Stored data ->
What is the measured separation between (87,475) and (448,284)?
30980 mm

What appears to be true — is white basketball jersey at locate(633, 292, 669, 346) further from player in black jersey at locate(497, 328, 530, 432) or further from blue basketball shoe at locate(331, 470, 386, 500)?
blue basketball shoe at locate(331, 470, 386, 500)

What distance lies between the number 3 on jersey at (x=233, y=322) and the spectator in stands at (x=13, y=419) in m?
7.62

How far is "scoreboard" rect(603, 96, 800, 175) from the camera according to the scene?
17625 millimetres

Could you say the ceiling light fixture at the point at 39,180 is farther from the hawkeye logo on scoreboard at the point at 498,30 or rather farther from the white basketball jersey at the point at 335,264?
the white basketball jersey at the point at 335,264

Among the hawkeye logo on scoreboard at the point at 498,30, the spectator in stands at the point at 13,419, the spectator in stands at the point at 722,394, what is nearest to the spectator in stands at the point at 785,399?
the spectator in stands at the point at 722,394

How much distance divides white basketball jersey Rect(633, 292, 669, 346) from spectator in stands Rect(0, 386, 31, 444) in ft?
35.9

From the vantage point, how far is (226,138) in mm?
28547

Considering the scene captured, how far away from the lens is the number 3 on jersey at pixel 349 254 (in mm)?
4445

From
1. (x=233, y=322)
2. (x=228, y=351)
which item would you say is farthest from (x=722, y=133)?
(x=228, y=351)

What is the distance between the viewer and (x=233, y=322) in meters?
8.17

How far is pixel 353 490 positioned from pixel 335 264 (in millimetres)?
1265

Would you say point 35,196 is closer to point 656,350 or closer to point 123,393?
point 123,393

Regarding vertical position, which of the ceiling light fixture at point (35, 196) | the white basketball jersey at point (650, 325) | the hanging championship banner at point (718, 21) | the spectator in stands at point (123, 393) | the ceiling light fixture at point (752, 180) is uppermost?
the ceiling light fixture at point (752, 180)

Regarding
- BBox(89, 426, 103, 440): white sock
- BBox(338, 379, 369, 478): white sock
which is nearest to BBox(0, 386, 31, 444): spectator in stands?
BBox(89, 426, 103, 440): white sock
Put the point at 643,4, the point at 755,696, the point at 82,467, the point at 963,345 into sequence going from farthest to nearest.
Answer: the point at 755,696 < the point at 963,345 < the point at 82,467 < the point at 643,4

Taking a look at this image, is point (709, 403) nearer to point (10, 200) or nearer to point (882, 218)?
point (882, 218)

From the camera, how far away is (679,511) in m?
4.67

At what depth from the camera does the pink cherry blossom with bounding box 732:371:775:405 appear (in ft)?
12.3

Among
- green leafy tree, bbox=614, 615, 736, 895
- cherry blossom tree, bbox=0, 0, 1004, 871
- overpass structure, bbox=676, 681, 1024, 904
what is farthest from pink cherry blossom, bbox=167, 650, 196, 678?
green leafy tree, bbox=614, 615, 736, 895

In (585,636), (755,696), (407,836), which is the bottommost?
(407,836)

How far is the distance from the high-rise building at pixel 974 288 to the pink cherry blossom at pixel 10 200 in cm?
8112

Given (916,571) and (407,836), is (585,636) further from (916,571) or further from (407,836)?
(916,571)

Job -> Write out again the part of the data that opens with the line containing "Given (916,571) and" and runs through the end of the data, keeping the request unchanged but scaling each coordinate in the answer by 1.5, with the results rounded to whole numbers and halves rounded up.

Written solution ->
Given (916,571) and (407,836), is (585,636) further from (916,571) or further from (407,836)?
(1374,857)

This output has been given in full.